TEXT EXTRACT
- - -
The first artwork that could truly be described as "American" grew up in a highly charged age of efficiency, modernization, innovation, and invention. America was a newly emerging world power with a fresh understanding of and appreciation for industry, along with the possibilities of technology, wealth, and a new aesthetic toward art.

The Great American Thing, the Figge Art Museum's first major exhibit, gives us a glimpse into the transmogrification of America from a rural province that relied heavily on European cultural cues to a confident, urbanized cultural powerhouse shaping its own destiny.

Unlike Europe, which was anchored by its long history of traditions and conventions, America was an awkward adolescent eager to find its own identity and its own values. The different cultural demographics of the American population contributed to a new and highly energized visual language. Much like the English language, which has some of its roots in German but has certainly evolved into something different and distinct, American art grew from several cultures but became a new entity as well. The results are works that are motivated by an excitement and fascination with new possibilities in a world of skyscrapers, smokestacks, motion, repetition, and mass production while simultaneously "borrowing" elements from several older cultures.

The Great American Thing is based on the book with the same name by Wanda Corn and is curated by Corn and Patricia McDonnell. It is an exceptional collection of stunning visual art (including at least two must-see pieces), archive films, ample text for deeper understanding, and experimental recordings and video, along with a look at fashion and commerce. As a bonus, there are scattered throughout the exhibit photographs of some of the biggest names in early 20th Century art. This is a rare opportunity to see images of Francis Picabia, Louis Lozowick, Bernice Abbott, Stuart Davis, Man Ray, Marcel DuChamp (when he is not dressed up as his female alter ego Rrose Selavy), Romare Beardon, Alfred Stieglitz, Paul Strand, and Georgia O'Keeffe, just to name a few.

There was a newness and excitement about the sounds of industry and commerce at the turn of the last century. The Great American Thing offers us a glimpse of this youthful exuberance with the film entitled Manhatta (1921) by Charles Sheeler and Paul Strand, which demonstrates this passionate fascination with the aesthetics of the machine age. It is a roughly 10-minute-long pulsing and grainy film (an infant medium in its own right) that documents the sights of New York City. The filmmakers affectionately see the dawn of a new and hopeful age for man in a landscape with bold architecture that challenges the sky, trains that belch smoke, streets that are swarming with vehicles and pedestrians, and a harbor buzzing with tug boats and ocean liners. If America truly has a love affair with its automobiles, then this film shows us out on our first date.
- - -
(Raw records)
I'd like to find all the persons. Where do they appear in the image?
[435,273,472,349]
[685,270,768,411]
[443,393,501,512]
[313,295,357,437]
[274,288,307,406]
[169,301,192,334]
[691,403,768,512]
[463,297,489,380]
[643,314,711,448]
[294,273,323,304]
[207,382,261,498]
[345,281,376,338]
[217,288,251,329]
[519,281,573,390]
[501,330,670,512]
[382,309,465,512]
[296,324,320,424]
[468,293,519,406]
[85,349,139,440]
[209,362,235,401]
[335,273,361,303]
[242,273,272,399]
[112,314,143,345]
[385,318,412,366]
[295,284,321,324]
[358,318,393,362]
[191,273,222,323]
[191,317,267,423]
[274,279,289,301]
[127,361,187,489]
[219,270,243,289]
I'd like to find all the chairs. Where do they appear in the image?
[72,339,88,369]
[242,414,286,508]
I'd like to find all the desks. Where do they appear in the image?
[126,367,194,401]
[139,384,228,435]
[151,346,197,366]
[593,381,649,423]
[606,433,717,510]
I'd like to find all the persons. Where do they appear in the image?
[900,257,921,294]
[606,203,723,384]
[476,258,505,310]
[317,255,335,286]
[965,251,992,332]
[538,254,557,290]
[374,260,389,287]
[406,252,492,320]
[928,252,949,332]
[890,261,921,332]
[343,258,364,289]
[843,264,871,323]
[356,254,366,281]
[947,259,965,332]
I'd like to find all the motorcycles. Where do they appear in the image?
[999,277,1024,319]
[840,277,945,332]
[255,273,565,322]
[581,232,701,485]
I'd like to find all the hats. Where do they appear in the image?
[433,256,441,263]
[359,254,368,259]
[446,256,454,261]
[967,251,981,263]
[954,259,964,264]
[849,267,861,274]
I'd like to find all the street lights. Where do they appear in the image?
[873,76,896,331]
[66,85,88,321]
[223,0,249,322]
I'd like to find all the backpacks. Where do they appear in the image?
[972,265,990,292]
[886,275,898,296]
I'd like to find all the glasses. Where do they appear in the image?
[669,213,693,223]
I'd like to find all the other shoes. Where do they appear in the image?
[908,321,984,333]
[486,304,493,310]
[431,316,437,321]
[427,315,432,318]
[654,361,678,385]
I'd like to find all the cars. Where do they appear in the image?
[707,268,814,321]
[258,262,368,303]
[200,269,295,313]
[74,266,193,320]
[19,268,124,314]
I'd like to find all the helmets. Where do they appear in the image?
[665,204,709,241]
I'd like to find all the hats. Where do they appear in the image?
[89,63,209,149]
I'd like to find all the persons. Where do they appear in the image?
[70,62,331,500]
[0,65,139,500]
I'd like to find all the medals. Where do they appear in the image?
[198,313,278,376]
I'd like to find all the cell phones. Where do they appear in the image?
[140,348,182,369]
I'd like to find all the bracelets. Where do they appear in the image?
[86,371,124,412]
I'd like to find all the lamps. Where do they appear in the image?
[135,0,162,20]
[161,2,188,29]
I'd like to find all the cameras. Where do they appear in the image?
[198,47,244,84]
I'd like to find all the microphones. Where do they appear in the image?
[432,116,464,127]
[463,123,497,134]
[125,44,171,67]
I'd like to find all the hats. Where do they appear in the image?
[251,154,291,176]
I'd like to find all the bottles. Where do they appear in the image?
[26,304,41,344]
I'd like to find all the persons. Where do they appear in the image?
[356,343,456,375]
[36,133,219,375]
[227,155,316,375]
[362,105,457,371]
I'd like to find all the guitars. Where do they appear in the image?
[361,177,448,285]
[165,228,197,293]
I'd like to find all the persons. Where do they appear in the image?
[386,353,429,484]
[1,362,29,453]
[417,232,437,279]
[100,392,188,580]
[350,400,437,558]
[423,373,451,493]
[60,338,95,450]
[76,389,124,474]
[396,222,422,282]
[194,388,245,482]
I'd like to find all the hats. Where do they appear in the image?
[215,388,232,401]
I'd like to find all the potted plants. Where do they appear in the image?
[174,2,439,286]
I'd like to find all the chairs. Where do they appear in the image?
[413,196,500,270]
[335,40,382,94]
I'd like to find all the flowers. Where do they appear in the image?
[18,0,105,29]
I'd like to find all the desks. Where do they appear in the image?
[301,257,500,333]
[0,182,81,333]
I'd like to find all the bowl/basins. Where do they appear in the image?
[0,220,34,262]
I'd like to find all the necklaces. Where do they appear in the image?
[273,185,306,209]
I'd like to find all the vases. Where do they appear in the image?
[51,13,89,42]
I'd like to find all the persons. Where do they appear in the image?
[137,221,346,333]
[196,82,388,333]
- - -
SET OF TASKS
1 – Summarize the exhibition review in three sentences.
2 – According to the exhibition review, what features of a new world excited and fascinated the artists behind these works? List every one it names.
3 – Echo the passage of the exhibition review from "The Great American Thing is" to "name a few.".
The records have no connection to the text that precedes them.

EXPECTED RESPONSES
1 – The Great American Thing, the Figge Art Museum's first major exhibit, traces America's transformation from a rural province reliant on European cultural cues into a confident, urbanized cultural powerhouse. Based on Wanda Corn's book of the same name and curated by Corn and Patricia McDonnell, it brings together visual art, archive films, explanatory text, experimental recordings and video, fashion and commerce, and photographs of major early 20th-century artists. Among its films is Manhatta (1921) by Charles Sheeler and Paul Strand, a roughly 10-minute work documenting New York City's architecture, trains, crowded streets, and busy harbor.

2 –
- Skyscrapers
- Smokestacks
- Motion
- Repetition
- Mass production

3 –
The Great American Thing is based on the book with the same name by Wanda Corn and is curated by Corn and Patricia McDonnell. It is an exceptional collection of stunning visual art (including at least two must-see pieces), archive films, ample text for deeper understanding, and experimental recordings and video, along with a look at fashion and commerce. As a bonus, there are scattered throughout the exhibit photographs of some of the biggest names in early 20th Century art. This is a rare opportunity to see images of Francis Picabia, Louis Lozowick, Bernice Abbott, Stuart Davis, Man Ray, Marcel DuChamp (when he is not dressed up as his female alter ego Rrose Selavy), Romare Beardon, Alfred Stieglitz, Paul Strand, and Georgia O'Keeffe, just to name a few.